FRAGMENTO DEL TEXTO:
++++++++
MERECEN RESCATARSE LOS TEXTOS DE IGNACIO B. ANZOATEGUI Y CARLOS G. ROMERO SOSA

Dos poemas sobre la fundación de Salta

La ciudad de San Felipe de Lerma en el Valle de Salta, fue fundada el 16 de abril de 1582 por el Licenciado Hernando de Lerma. El controvertido gobernador del Tucumán llevó a cabo ese acto en cumplimiento de la orden impartida desde Lima por el Virrey Francisco Álvarez de Toledo y Figueroa, motivada en la necesidad de vigorizar la ruta entre la a poco refundada Buenos Aires por Juan de Garay y la capital del Virreinato del Perú.
++++++++
CONTENIDO DEL CONJUNTO:

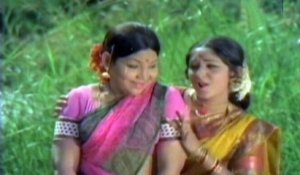 Chakradhari Songs - Nallo Evo Vinthalu - Nageshwara Rao Akkineni, Vanisree - HD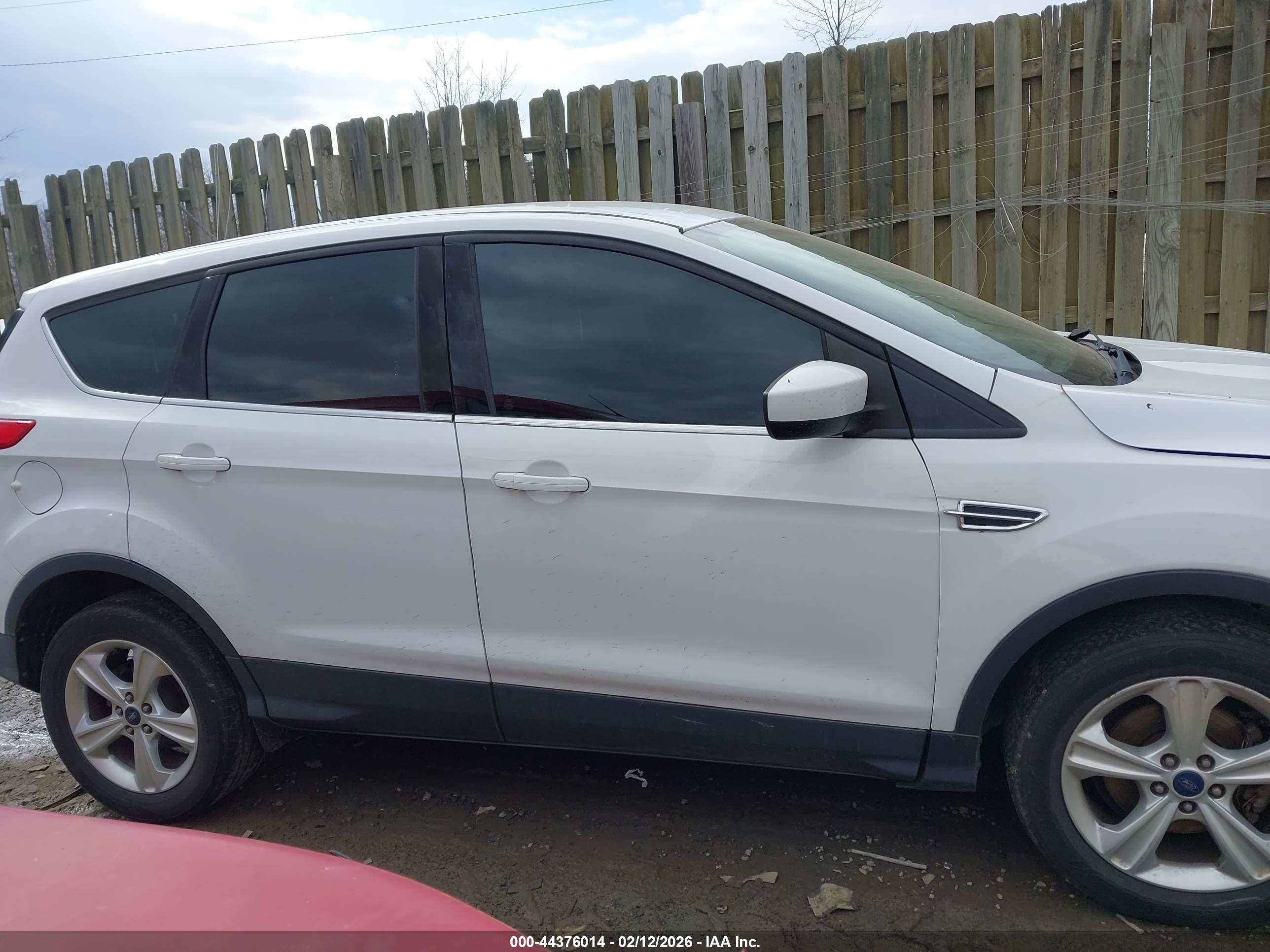 FORD ESCAPE image 8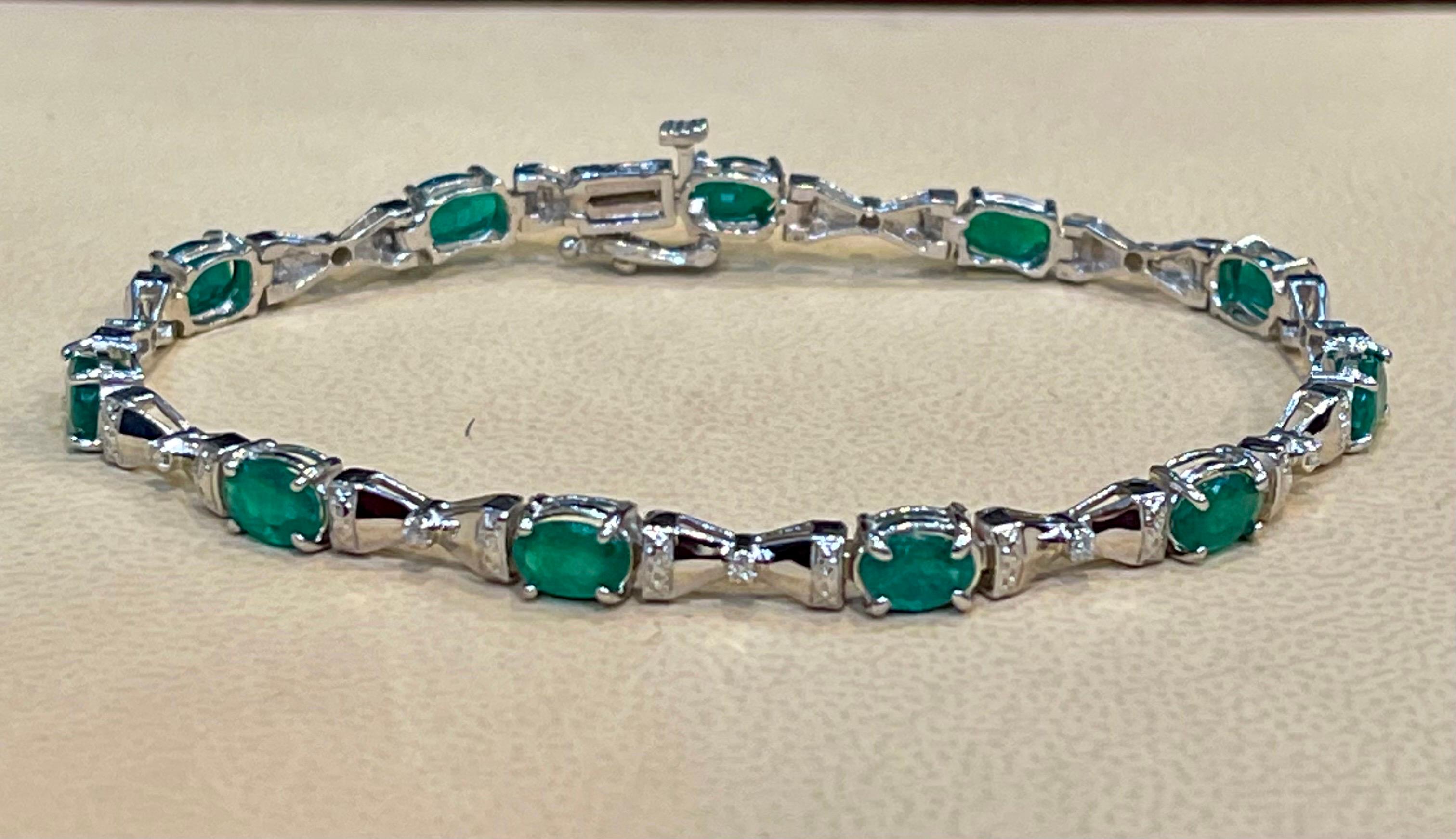 9 Carat Natural Emerald & Diamond Cocktail Tennis Bracelet 14 Karat White Gold For Sale 1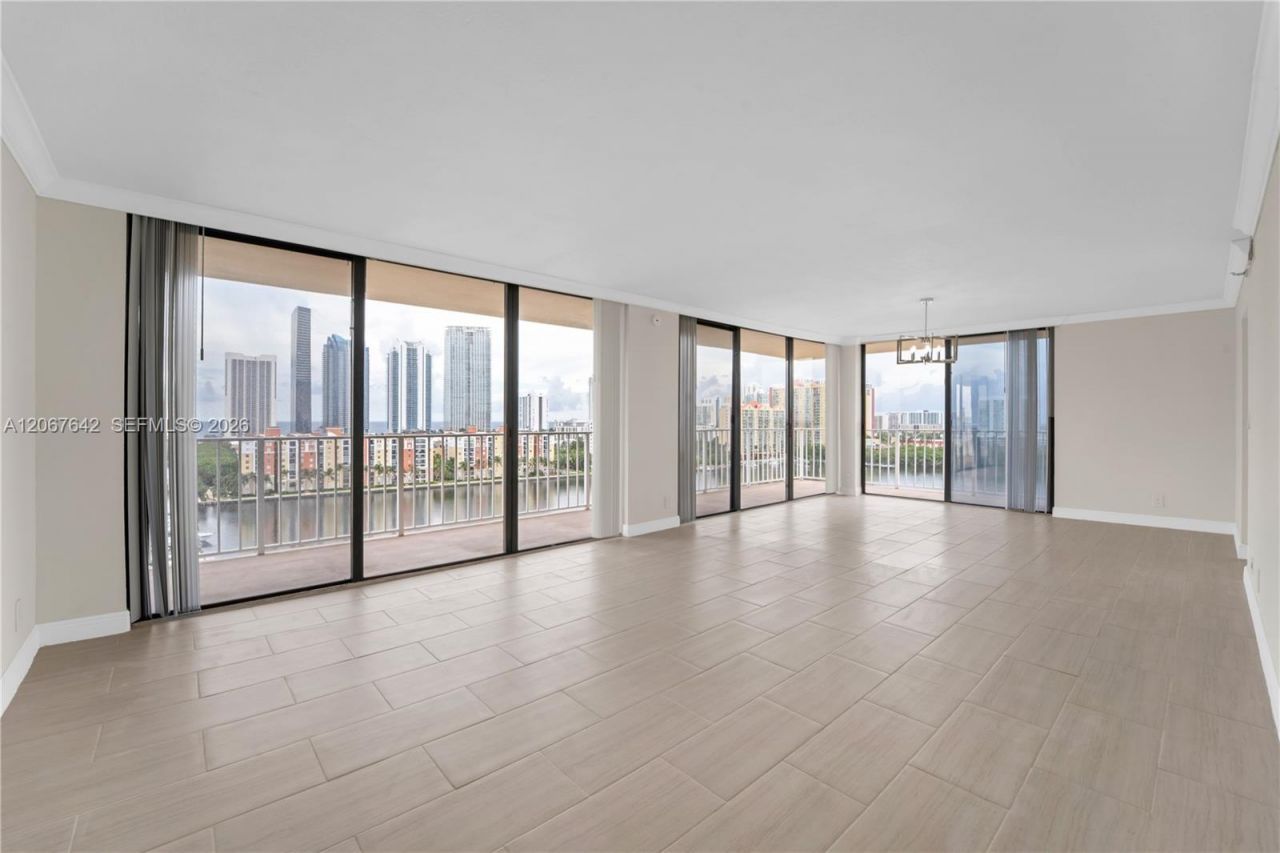290 174th St, Unit 1519, Sunny Isles Beach, FL 33160 Photo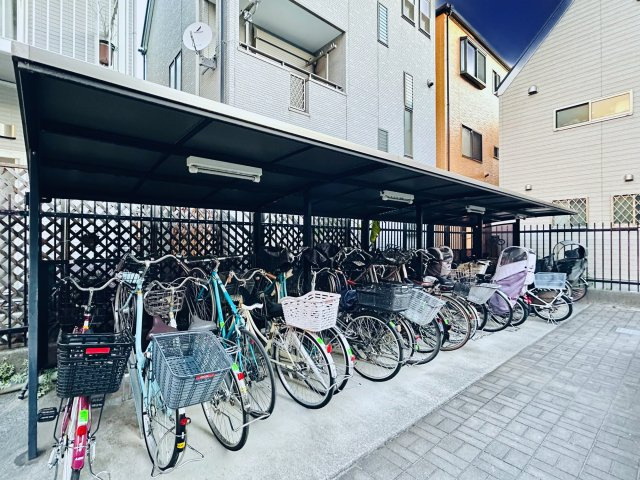 【自転車置き場】最新の空き状況や費用などの詳細は担当スタッフまでお問い合わせください。
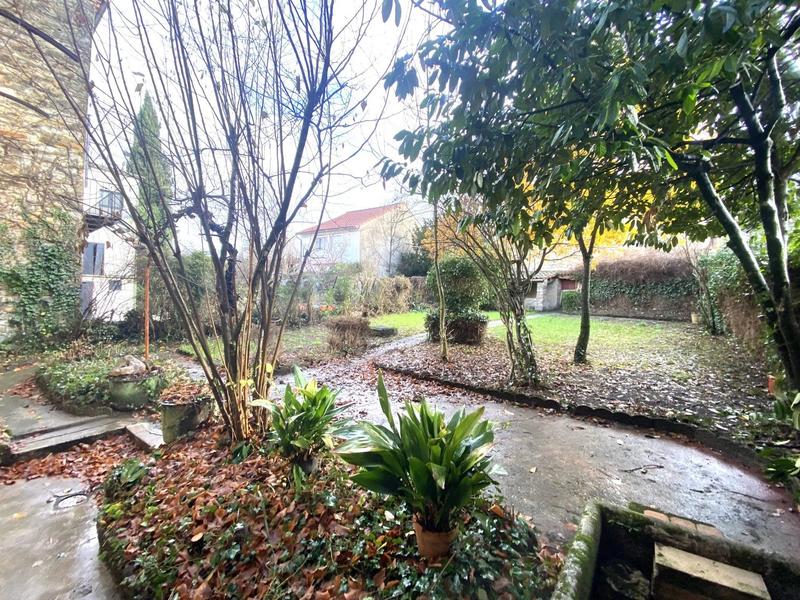 Maison - 277 m² - 10 pièces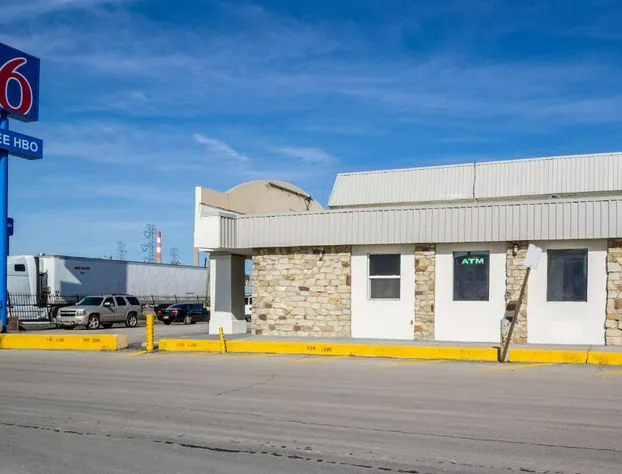 Hotel 465 by Regency Inn & Suites hotel detail image 1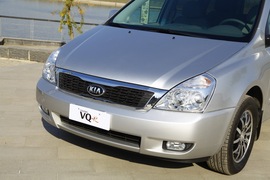 2013款进口起亚Grand VQ-R 2.2T试驾实拍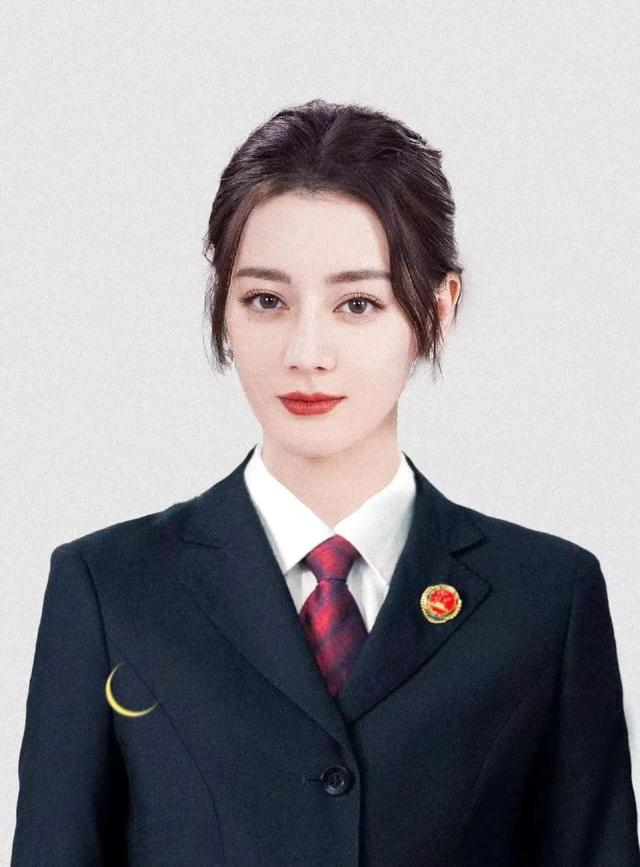 2022全球最美的10张脸：寡姐仅第7，中国3人入选，其中一人排第2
++++++++
TAREA PENDIENTE:
¿Puedes retomar el texto sobre la fundación de Salta y seguir escribiéndolo a partir de su última oración?

RESPUESTA:
Trascurridos más de trescientos cincuenta años desde entonces, dos poetas argentinos vinculados entre sí por el afecto y lejanos lazos de sangre en tanto provenían del sevillano Conquistador del Tucumán, Pedro Cayetano González y la Cueva, cantaron en la primera mitad del siglo XX a esa fundación de tanta trascendencia histórica. Lo hicieron sin descuidar sus particulares y en cierto modo comunes perspectivas hispanistas, no sin desconocer ambos, con mayor o menor énfasis y sin conceder argumentos a la leyenda negra, que como todo suceso humano no estuvo el exaltado en sus respectivos trabajos líricos, exento de oscuridades en su inicio, debido al carácter despótico y cruel de Lerma, cuya estatua, obra del escultor Ángel E. Ibarra García se encuentra hoy ubicada en la Plaza Güemes de la ciudad de Salta.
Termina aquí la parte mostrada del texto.